Stevenson and colleagues (2010) investigated whether jurors used a defendant's child abuse and alcohol abuse as mitigating factors, aggravating factors, or ignored the evidence. Over 370 death-qualified jurors watched a sentencing hearing related to a murder in the course of an armed robbery. Jurors learned from the prosecution that the defendant had a history of six prior convictions, two of which were armed robberies, and a psychiatrist testified that the defendant was dangerous and likely to commit future crimes. Jurors learned from the defense that the defendant was physically abused by his father when he was a child, had been an alcoholic since age 12, was intoxicated at the time of the crime, and the times when he has been violent are when he was drunk. Thirty-four juries deliberated on the appropriate sentence. The researchers videotaped and analyzed these deliberations.

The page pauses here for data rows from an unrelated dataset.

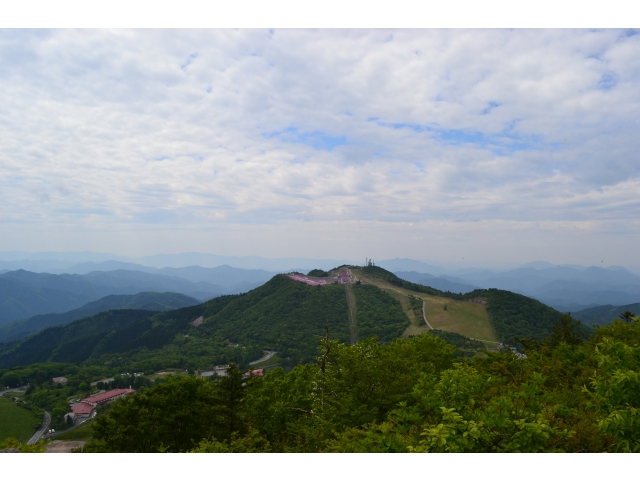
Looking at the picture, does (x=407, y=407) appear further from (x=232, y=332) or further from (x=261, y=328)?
(x=232, y=332)

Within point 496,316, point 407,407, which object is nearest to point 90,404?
point 407,407

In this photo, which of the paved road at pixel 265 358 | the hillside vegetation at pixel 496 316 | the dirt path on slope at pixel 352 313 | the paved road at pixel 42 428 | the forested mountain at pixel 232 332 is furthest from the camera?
the forested mountain at pixel 232 332

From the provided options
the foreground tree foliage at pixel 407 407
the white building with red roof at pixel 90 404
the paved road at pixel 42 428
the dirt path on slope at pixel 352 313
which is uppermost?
the foreground tree foliage at pixel 407 407

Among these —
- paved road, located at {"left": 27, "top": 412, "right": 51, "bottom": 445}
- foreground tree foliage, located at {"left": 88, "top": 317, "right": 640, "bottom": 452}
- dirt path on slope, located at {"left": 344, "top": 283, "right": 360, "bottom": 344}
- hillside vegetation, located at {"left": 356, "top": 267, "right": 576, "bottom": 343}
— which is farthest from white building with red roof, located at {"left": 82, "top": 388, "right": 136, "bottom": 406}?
hillside vegetation, located at {"left": 356, "top": 267, "right": 576, "bottom": 343}

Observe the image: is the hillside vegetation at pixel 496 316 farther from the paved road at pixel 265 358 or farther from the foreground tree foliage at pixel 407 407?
the foreground tree foliage at pixel 407 407

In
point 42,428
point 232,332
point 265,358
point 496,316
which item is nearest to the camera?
point 42,428

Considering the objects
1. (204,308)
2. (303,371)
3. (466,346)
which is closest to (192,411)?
(303,371)

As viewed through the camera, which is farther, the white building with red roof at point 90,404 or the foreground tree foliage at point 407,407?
the white building with red roof at point 90,404

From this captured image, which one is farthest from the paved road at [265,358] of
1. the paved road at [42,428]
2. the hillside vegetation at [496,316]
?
the hillside vegetation at [496,316]
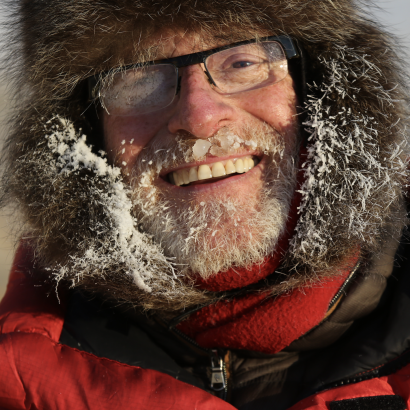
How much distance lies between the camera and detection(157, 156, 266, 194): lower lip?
143 centimetres

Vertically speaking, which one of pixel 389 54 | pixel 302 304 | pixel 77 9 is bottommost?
pixel 302 304

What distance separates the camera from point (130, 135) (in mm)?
1521

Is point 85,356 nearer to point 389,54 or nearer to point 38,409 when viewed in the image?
point 38,409

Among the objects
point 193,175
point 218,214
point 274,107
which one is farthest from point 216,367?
point 274,107

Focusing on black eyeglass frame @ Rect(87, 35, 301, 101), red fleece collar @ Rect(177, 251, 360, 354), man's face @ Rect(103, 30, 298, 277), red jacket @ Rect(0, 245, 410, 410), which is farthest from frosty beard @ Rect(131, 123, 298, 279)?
red jacket @ Rect(0, 245, 410, 410)

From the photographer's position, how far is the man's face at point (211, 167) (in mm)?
1409

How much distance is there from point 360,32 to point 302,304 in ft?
3.10

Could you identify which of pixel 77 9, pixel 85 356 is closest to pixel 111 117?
pixel 77 9

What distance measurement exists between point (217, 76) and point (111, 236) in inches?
25.7

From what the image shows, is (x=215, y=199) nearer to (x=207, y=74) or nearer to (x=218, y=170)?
(x=218, y=170)

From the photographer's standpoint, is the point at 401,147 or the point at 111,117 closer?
the point at 401,147

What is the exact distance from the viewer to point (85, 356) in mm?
1423

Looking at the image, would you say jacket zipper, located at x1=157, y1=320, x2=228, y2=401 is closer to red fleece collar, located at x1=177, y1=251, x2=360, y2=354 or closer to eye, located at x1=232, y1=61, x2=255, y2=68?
red fleece collar, located at x1=177, y1=251, x2=360, y2=354

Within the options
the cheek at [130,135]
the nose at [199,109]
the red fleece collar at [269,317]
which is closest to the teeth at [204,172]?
the nose at [199,109]
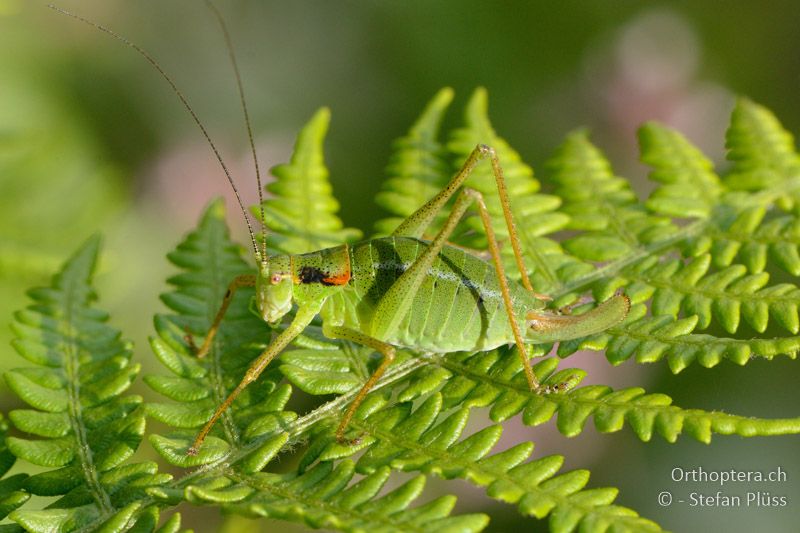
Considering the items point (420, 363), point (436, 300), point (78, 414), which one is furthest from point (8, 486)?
point (436, 300)

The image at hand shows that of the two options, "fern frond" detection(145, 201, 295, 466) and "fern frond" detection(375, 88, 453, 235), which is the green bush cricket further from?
"fern frond" detection(375, 88, 453, 235)

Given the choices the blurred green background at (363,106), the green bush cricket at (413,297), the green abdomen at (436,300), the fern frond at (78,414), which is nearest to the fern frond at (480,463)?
the green bush cricket at (413,297)

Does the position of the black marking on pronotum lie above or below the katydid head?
above

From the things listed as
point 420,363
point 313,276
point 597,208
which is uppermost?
point 597,208

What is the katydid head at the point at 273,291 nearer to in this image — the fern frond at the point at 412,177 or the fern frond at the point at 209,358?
the fern frond at the point at 209,358

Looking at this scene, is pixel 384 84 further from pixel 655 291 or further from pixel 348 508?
pixel 348 508

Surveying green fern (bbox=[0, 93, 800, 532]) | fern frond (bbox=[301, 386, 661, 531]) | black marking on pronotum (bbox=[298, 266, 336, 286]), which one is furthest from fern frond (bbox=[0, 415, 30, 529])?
black marking on pronotum (bbox=[298, 266, 336, 286])

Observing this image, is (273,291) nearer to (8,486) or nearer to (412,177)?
(412,177)
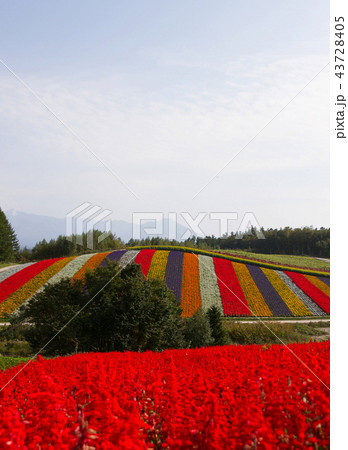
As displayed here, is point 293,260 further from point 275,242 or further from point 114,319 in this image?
point 114,319

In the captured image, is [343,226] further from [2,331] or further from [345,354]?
[2,331]

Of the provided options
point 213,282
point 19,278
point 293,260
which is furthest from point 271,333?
point 19,278

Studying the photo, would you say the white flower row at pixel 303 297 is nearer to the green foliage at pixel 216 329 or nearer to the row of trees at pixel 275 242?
the row of trees at pixel 275 242

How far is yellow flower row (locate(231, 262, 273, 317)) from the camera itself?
23203 millimetres

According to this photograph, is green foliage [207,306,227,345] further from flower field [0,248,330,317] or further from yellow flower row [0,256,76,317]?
yellow flower row [0,256,76,317]

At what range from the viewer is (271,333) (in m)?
16.2

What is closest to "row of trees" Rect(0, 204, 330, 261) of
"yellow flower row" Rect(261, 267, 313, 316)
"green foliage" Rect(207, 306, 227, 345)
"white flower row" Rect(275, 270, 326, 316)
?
"white flower row" Rect(275, 270, 326, 316)

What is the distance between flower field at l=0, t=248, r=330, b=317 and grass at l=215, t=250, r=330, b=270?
50 centimetres

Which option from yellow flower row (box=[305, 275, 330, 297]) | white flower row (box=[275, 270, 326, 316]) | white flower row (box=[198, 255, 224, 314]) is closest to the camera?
white flower row (box=[275, 270, 326, 316])

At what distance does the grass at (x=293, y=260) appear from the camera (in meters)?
24.9

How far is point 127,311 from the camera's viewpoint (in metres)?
12.8

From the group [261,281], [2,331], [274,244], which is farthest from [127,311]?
[274,244]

In deliberations, jurors discounted child abuse and alcohol abuse as mitigating factors. While a higher proportion of jurors' comments about child abuse were oriented toward mitigation (33%) than aggravation (7%), an even higher proportion of jurors' comments (44%) argued to ignore child abuse as a mitigating factor. Similarly, jurors made more mitigating (22%) than aggravating (18%) comments about alcohol abuse, and even more comments about ignoring alcohol abuse as a mitigating factor (26%).
The more strongly a juror supported the death penalty, the more he or she argued to discount child abuse and alcohol abuse as mitigating factors, and use them as aggravators.
The researchers recommend that jurors be instructed explicitly to treat child abuse and alcohol abuse as mitigating factors during penalty phases of capital cases.
Source Stevenson, M.C., Bottoms, B.L., & Diamond, S.S.S. (2010). Jurors' discussions of a defendant's history of child abuse and alcohol abuse in capital sentencing deliberations. Psychology, Public Policy, and Law, 16, pp. 1-38.